To overcome these challenges and provide more objective guidance for MRI utilization, innovative predictive models are needed. 17 Classification and regression trees (CART) are machine learning algorithms that provide evidence-based diagnostic algorithms, particularly for binary outcomes. 18 CART is a regression method that splits data into increasingly homogeneous subgroups at each step based on its importance for the target outcome. 19 We propose to train CART using a multicenter dataset to predict when MRI would change TLAOSIS treatment recommendations in TLFs without neurological deficits.
Methods
Study Design and Setting
Three tertiary trauma hospitals participated in this ambispective multicenter study between January 2014 and April 2024; all hospitals performed MRI routinely for most TLFs, even without neurological deficits (King Saud Medical City Riyadh, Saudi Arabia [center 1]; Prince Mohammed Bin Abdulaziz Hospital, Riyadh , Saudi Arabia [center 2]; and University Hospital Puerta de Hierro Majadahonda, Madrid, Spain [center 3]). Each participating center obtained institutional review board permission, and informed consent was waived. The methods were based on the Standards for Reporting Diagnostic Accuracy. 20
Inclusion & Exclusion Criteria
All consecutive traumatic TLFs meeting the following inclusion criteria were identified through a search of the radiology information system: (1) AO Spine A-fracture based on CT (T1-L5); isolated spinous or transverse process fractures were excluded, as they are considered minor injuries 2 ; (2) fracture with intact or indeterminate PLC, 0 or 1 CT findings, respectively, based on the proposed CT criteria for PLC injury; (3) CT and MRI performed within 10 days of injury, as MRI sensitivity for PLC injury may diminish over time 21 ; (4) neurologically intact patients, because patients with neurological deficits are universally treated operatively, irrespective of the fracture classification; (5) the most severe level of multi-level fractures 2 ; ages between 18 and 65 years.
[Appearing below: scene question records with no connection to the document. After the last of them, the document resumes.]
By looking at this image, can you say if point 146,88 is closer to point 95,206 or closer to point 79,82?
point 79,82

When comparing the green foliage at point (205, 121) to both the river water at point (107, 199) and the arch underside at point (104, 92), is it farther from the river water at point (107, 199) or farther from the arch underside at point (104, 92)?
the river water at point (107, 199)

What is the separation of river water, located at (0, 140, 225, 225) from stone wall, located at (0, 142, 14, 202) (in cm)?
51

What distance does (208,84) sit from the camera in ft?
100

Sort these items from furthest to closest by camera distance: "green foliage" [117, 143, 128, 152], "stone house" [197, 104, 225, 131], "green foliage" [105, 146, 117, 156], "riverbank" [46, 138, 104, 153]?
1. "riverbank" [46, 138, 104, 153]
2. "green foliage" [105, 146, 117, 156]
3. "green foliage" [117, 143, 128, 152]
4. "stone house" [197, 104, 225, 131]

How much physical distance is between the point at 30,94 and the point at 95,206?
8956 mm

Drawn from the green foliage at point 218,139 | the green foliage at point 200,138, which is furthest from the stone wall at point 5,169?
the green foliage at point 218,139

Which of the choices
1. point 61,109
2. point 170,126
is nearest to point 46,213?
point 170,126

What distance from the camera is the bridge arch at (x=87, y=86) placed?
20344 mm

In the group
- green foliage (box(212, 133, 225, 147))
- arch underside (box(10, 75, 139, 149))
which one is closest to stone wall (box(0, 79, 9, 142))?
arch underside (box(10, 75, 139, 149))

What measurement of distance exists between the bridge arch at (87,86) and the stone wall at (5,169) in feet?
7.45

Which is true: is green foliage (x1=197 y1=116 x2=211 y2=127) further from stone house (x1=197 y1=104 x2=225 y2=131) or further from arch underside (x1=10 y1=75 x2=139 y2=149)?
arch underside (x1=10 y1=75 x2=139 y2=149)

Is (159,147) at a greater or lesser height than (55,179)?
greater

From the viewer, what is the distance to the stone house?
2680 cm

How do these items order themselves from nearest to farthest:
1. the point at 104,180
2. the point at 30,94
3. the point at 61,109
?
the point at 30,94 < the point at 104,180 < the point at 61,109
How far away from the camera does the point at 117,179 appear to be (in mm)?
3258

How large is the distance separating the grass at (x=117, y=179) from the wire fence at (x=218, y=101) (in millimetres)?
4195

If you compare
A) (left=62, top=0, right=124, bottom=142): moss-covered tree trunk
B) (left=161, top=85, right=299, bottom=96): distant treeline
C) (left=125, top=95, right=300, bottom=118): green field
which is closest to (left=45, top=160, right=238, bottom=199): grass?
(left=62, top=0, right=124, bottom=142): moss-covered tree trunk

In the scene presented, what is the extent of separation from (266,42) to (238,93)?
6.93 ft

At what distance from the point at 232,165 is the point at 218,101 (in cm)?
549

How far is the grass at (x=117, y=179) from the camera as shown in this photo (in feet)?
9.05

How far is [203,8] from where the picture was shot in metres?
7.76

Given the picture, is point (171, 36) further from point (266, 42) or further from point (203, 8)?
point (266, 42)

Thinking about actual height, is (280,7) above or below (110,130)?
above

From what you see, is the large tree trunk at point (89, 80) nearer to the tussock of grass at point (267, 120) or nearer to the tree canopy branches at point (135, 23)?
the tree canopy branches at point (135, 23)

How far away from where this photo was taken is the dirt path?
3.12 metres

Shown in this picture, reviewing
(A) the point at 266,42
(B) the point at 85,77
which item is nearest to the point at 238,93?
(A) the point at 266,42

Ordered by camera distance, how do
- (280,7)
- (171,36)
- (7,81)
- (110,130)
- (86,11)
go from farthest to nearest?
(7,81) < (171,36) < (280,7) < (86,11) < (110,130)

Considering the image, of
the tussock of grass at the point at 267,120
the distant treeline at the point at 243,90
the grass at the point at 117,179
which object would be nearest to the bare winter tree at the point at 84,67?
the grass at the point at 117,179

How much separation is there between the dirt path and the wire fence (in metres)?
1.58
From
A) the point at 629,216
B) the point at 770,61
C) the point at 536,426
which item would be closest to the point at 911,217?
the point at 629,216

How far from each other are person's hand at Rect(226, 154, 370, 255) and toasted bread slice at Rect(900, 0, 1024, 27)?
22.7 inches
The following fractures were excluded 13 : (1) osteoporotic fractures, which are associated with low-energy trauma, such as a fall from standing; (2) AO C-type injuries, since they are universally treated operatively; (3) fractures with ≥2 CT findings suggestive of definitive PLC injury;5,13 (4) incomplete or low-quality images due to motion artifacts; (5) cervicothoracic junction fractures, as they typically require MRI; (6) pathological fractures due to tumors or infections; and (7) prior trauma or surgery to the thoracolumbar spine.
Data Collection
Baseline Demographic and Injury Characteristics of the 619 Patients Included in the Study
Abbreviations: IQR, interquartile range; ASIA, CT, computed tomography; TL AOSIS, Thoracolumbar AOSpine injury severity score. Note. Data are the number of patients, with the percentage in parentheses.
aThis number includes patients who were transferred to other hospitals before definitive treatment.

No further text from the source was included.